If you can budget a bit more, seriously consider the 67Hp HPGC AC motor and curtis controller. you would get AC for around the same cost as a similar power DC system. The only limitation is it is a fairly low voltage (108 nominal) system. However in a gazelle replica weighing sub 2000lbs, that will be plenty of power.

If you haven't, attend an OEVA meeting and bring your ideas. You have some well known and very active EVers in your local community.

Good luck


----------



## anachlores (Sep 8, 2012)

Thanks for the reply.
I agree, with your conclusion about the batteries. I was under the impression AGMs didn't need a BMS, but since they do, I'm planning on switching to around 28 100AH wilson lifepo4 for a nominal of around 95-100v, though I could probably get away with a nominal of 80 and be fine for suburb driving. The price isn't nearly as bad as I thought it would be and I don't think it'll be much of an issue considering how much I'm putting into this anyway.

I'm still smitten with the idea of loosing the trannie and going with direct chain drives. Not so much due to weight, but to get rid of as much as I can of the old, crotchety ICE remainders. That and I know chain drives well. I don't mind the fabrication work that I know will be the trick in getting this to mount right. I am thinking about twin ADC L91-4003 for my motors since they are small and cheap-ish but should be able to provide enough kick if I need it. 2 of them will probably cost me slightly under $2000. I did the math and I think 5:1 is ideal, giving me 25-35mph at 1.75k-2.5k rpm at the motor shaft with 24" OD wheels. 4:1 will get me 1.4-1.9k rpm at the shaft but higher speeds are pretty much out of the question. I may have to test it out once I get everything built.

I'm hoping to run them in parallel off a single controller. I may run into speed synch issues and I know if one wheel looses traction, I could burn out the controller, but this is a fair weather, road only vehicle anyway. I may also switch to the soliton 1. I feel like I won't need more than the 250amps/motor the jr. can provide, but I'll need to do some torque calculations for hills to be safe and avoid stalling in traffic like a tool in a manual.

### DATASET
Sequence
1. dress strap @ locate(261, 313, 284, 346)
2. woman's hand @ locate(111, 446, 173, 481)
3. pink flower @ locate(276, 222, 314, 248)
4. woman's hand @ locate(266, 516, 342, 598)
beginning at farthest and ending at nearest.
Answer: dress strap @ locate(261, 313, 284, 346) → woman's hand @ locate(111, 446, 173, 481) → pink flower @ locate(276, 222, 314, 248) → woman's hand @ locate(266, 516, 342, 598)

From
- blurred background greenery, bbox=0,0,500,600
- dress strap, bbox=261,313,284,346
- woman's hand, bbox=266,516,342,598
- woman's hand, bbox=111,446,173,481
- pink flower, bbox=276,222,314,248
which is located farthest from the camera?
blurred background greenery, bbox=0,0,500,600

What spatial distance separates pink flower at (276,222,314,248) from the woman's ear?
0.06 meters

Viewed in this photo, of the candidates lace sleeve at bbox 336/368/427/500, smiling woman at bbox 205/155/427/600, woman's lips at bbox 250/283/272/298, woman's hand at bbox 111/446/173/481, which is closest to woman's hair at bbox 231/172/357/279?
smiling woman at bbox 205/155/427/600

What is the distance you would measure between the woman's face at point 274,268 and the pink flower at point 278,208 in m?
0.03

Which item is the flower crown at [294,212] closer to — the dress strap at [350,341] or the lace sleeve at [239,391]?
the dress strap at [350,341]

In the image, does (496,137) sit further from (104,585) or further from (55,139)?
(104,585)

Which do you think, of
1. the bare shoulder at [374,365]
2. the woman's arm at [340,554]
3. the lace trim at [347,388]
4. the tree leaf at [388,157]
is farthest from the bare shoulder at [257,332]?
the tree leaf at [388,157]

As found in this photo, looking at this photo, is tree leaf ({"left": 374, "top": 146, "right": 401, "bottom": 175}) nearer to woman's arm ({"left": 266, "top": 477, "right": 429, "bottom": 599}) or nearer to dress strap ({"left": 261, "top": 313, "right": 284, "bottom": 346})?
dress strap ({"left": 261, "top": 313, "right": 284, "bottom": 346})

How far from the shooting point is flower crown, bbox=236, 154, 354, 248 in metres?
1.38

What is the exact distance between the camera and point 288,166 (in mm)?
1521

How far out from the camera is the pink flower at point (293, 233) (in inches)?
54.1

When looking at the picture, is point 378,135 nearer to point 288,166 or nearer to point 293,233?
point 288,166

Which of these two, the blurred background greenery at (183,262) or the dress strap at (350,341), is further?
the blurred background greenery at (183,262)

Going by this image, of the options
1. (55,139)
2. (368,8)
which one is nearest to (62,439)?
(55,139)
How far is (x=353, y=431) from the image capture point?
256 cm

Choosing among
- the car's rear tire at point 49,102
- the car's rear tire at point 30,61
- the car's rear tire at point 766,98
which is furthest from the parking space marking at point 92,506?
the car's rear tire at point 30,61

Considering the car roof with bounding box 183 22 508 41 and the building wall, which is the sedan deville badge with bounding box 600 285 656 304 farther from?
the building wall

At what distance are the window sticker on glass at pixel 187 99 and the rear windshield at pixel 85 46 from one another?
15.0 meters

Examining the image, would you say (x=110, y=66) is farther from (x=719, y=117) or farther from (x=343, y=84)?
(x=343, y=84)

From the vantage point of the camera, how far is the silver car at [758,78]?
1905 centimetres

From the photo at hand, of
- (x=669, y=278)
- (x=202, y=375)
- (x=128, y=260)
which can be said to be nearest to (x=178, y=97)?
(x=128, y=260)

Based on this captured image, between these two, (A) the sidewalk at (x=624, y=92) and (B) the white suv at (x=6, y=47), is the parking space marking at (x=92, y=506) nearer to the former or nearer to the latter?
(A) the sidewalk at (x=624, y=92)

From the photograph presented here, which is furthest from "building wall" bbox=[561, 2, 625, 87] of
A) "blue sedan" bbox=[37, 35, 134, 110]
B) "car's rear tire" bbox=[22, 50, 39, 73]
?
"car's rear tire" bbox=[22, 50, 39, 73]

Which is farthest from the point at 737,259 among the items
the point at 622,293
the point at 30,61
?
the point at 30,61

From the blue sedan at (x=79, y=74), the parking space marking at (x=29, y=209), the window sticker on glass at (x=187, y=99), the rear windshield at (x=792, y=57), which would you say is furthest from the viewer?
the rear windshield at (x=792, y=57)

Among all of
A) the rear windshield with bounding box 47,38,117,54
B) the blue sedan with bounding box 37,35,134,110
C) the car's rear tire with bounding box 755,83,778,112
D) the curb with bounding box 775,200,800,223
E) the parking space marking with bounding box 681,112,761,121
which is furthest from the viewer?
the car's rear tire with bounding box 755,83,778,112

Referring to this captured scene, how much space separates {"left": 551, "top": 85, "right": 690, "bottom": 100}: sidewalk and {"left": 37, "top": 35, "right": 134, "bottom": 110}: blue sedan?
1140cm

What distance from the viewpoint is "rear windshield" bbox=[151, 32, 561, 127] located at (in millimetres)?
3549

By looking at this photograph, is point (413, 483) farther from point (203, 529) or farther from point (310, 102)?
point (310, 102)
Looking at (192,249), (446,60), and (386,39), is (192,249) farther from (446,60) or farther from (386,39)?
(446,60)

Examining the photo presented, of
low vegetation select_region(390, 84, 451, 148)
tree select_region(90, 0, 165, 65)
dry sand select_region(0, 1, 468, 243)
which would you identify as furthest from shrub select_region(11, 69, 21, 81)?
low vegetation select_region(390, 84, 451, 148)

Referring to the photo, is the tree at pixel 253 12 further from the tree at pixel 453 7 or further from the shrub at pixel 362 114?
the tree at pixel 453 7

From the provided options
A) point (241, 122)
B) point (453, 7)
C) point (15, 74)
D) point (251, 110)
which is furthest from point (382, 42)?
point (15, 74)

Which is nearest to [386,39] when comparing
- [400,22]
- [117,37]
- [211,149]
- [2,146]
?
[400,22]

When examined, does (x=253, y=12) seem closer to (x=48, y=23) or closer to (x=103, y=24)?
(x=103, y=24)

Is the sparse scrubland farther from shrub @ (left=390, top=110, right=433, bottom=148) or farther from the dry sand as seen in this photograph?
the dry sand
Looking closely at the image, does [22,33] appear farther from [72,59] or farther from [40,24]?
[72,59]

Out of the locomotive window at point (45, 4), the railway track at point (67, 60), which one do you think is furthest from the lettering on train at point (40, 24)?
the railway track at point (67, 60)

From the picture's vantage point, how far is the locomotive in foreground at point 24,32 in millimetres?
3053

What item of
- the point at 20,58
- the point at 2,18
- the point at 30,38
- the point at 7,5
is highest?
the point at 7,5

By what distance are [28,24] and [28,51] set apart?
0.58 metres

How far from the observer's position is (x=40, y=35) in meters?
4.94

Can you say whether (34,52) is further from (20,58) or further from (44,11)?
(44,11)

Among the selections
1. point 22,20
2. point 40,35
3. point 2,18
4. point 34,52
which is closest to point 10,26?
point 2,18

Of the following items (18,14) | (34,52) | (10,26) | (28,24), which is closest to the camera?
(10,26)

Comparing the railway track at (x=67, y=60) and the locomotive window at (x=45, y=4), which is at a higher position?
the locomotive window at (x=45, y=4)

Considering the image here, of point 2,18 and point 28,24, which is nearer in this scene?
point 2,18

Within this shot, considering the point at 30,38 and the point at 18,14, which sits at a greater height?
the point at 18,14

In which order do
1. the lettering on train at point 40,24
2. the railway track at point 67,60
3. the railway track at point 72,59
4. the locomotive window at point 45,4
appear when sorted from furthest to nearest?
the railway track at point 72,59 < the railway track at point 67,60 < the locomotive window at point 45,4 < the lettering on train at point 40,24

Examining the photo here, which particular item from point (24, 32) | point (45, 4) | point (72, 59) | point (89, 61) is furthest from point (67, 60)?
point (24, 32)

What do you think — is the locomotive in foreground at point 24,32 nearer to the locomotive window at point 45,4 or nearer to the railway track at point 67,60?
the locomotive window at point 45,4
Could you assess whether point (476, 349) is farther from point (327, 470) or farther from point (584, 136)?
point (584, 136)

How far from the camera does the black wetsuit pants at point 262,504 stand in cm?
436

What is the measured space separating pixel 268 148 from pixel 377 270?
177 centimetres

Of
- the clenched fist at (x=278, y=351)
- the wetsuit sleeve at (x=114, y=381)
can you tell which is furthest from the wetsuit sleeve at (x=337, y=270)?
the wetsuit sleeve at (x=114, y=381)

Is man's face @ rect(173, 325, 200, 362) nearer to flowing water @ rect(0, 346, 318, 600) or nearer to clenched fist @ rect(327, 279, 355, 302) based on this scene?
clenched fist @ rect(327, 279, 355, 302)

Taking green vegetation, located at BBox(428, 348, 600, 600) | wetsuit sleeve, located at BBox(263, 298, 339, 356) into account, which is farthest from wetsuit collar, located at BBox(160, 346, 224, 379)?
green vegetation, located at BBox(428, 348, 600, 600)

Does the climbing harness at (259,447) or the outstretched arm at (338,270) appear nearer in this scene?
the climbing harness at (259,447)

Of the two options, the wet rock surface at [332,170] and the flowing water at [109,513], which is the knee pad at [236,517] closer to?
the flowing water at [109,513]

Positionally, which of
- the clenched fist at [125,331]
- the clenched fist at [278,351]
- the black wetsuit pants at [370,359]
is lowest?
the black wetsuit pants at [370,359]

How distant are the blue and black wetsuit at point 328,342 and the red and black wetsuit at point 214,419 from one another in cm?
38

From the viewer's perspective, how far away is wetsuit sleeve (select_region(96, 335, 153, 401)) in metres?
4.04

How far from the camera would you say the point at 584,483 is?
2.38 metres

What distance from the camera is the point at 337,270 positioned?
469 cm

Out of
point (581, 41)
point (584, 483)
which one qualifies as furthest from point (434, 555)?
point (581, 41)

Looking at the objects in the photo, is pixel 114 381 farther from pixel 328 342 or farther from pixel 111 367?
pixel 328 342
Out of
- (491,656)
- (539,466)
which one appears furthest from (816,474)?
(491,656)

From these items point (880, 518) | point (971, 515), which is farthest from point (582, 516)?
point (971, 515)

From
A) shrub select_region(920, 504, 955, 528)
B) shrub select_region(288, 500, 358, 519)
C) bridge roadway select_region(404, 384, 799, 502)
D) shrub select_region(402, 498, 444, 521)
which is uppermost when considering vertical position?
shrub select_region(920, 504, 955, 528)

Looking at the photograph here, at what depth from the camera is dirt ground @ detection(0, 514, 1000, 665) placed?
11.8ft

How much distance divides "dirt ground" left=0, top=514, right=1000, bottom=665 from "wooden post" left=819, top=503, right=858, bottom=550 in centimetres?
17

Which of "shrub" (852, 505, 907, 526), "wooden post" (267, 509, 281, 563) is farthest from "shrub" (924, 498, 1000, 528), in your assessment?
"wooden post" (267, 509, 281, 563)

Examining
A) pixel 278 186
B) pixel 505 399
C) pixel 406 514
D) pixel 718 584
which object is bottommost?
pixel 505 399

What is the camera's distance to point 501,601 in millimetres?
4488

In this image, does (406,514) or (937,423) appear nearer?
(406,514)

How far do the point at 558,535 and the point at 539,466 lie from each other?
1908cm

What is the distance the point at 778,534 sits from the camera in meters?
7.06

### EXERCISE INSTRUCTIONS
(a) Based on the forum thread, does each statement agree with it? Answer yes or no and quote the deciding words. (i) The 67Hp HPGC AC motor setup runs at a fairly low voltage. (ii) The Sep 8, 2012 reply plans to keep AGM batteries. (iii) Weight is the main reason given for dropping the transmission.
(b) Reproduce the forum thread word for word from "If you haven't, attend" up to and including "(Sep 8, 2012)".

### RESPONSES BY TASK
(a)
(i) Yes: "it is a fairly low voltage (108 nominal) system"
(ii) No: "I'm planning on switching to around 28 100AH wilson lifepo4"
(iii) No: "Not so much due to weight, but to get rid of as much as I can of the old, crotchety ICE remainders"

(b)
If you haven't, attend an OEVA meeting and bring your ideas. You have some well known and very active EVers in your local community.

Good luck


----------



## anachlores (Sep 8, 2012)